▶ [Problem set]:
(a) List every person named in the passage on Italian opera.
(b) Say whether each statement agrees with the passage on Italian opera, and support each answer by quoting the text. (i) Rossini died on a Friday. (ii) The old Italian masters of opera are totally neglected. (iii) Wagner has won over all opera-goers.
(c) Summarize the passage on Italian opera in three sentences.

▶ [Passage given]:
________________________

He even began to compose again, but mostly he just enjoyed his retirement.
Rossini died on Friday, November 13, 1868.
Of necessity the
change in musical taste has pushed the old Italian masters of opera
into the background. But they are by no means totally neglected. Wagner
has not captured all the opera-goers! There are still a vast number
who recognise charm of melody and clearness of musical form, and prefer
an opera in which voices and orchestra are used with discrimination
and taste, neither striving for mastery over the other. In spite of
great advances, many still take the view that Haydn took when he wrote:
"Let your air
be good, and your composition, whatever it be, will be so likewise,
and will assuredly delight. It is the soul of music, the life, the spirit,
the essence of a composition. Without it theorists may succeed in discovering
and using the most singular chords and combinations, but nothing is
heard after all but a laboured sound, which, though it may not vex the
ear, leaves the head empty and the heart cold and unaffected by it."

________________________

▶ [Data provided]:
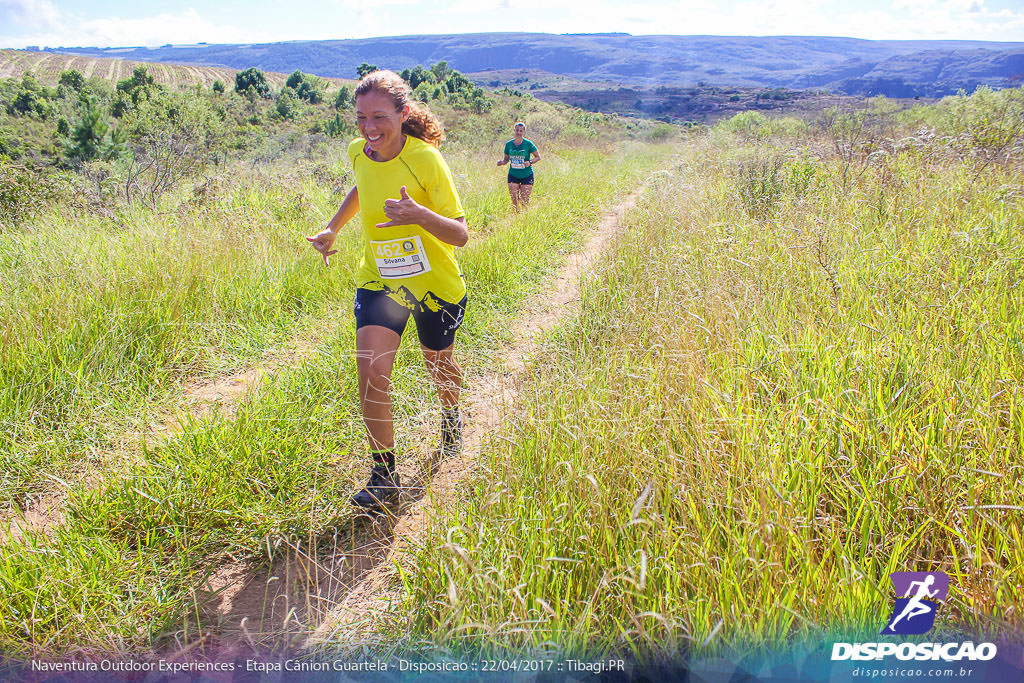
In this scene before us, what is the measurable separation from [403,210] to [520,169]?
6.94 meters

________________________

▶ [Answers for this exercise]:
(a) Rossini, Wagner, Haydn

(b)
(i) Yes: "Rossini died on Friday, November 13, 1868."
(ii) No: "But they are by no means totally neglected."
(iii) No: "Wagner has not captured all the opera-goers!"

(c) Rossini, who mostly enjoyed his retirement, died on Friday, November 13, 1868. A change in musical taste has pushed the old Italian masters of opera into the background, but they are not totally neglected, because a vast number of opera-goers still prefer charm of melody and clearness of musical form. Many still hold Haydn's view that a good air is the soul of music, and that without it a composition leaves the head empty and the heart cold.